Each record below is to be reproduced without any change.

## Task input:
^^^^^^^^
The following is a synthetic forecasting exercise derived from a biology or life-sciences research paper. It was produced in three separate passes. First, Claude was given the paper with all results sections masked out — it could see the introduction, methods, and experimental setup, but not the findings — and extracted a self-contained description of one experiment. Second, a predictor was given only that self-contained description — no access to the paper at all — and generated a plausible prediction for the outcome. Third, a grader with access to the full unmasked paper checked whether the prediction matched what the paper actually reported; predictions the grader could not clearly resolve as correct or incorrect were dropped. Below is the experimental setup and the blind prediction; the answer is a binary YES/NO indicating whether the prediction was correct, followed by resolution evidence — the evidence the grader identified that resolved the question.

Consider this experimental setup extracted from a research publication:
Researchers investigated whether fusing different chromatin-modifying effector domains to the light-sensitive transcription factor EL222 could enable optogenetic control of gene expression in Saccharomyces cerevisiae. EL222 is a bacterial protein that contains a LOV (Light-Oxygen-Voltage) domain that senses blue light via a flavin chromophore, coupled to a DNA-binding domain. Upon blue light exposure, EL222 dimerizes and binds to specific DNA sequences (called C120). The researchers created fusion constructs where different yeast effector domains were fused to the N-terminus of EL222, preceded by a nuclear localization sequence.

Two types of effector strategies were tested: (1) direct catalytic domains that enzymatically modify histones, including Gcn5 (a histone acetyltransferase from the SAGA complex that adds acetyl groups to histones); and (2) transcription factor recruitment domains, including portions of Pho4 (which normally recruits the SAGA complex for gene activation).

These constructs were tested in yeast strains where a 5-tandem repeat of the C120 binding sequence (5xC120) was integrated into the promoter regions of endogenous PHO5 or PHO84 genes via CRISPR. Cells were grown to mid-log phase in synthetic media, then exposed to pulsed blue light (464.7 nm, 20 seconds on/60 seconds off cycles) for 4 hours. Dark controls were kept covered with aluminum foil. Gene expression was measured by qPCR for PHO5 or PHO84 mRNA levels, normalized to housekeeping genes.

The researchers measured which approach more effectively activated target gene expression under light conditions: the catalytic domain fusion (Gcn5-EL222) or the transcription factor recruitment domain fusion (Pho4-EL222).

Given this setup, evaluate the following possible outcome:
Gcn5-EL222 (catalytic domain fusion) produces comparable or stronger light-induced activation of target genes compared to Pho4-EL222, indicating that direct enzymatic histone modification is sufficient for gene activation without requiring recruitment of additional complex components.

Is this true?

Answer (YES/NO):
^^^^^^^^
## The completed task:
The following is a synthetic forecasting exercise derived from a biology or life-sciences research paper. It was produced in three separate passes. First, Claude was given the paper with all results sections masked out — it could see the introduction, methods, and experimental setup, but not the findings — and extracted a self-contained description of one experiment. Second, a predictor was given only that self-contained description — no access to the paper at all — and generated a plausible prediction for the outcome. Third, a grader with access to the full unmasked paper checked whether the prediction matched what the paper actually reported; predictions the grader could not clearly resolve as correct or incorrect were dropped. Below is the experimental setup and the blind prediction; the answer is a binary YES/NO indicating whether the prediction was correct, followed by resolution evidence — the evidence the grader identified that resolved the question.

Consider this experimental setup extracted from a research publication:
Researchers investigated whether fusing different chromatin-modifying effector domains to the light-sensitive transcription factor EL222 could enable optogenetic control of gene expression in Saccharomyces cerevisiae. EL222 is a bacterial protein that contains a LOV (Light-Oxygen-Voltage) domain that senses blue light via a flavin chromophore, coupled to a DNA-binding domain. Upon blue light exposure, EL222 dimerizes and binds to specific DNA sequences (called C120). The researchers created fusion constructs where different yeast effector domains were fused to the N-terminus of EL222, preceded by a nuclear localization sequence.

Two types of effector strategies were tested: (1) direct catalytic domains that enzymatically modify histones, including Gcn5 (a histone acetyltransferase from the SAGA complex that adds acetyl groups to histones); and (2) transcription factor recruitment domains, including portions of Pho4 (which normally recruits the SAGA complex for gene activation).

These constructs were tested in yeast strains where a 5-tandem repeat of the C120 binding sequence (5xC120) was integrated into the promoter regions of endogenous PHO5 or PHO84 genes via CRISPR. Cells were grown to mid-log phase in synthetic media, then exposed to pulsed blue light (464.7 nm, 20 seconds on/60 seconds off cycles) for 4 hours. Dark controls were kept covered with aluminum foil. Gene expression was measured by qPCR for PHO5 or PHO84 mRNA levels, normalized to housekeeping genes.

The researchers measured which approach more effectively activated target gene expression under light conditions: the catalytic domain fusion (Gcn5-EL222) or the transcription factor recruitment domain fusion (Pho4-EL222).

Given this setup, evaluate the following possible outcome:
Gcn5-EL222 (catalytic domain fusion) produces comparable or stronger light-induced activation of target genes compared to Pho4-EL222, indicating that direct enzymatic histone modification is sufficient for gene activation without requiring recruitment of additional complex components.

Is this true?

Answer (YES/NO):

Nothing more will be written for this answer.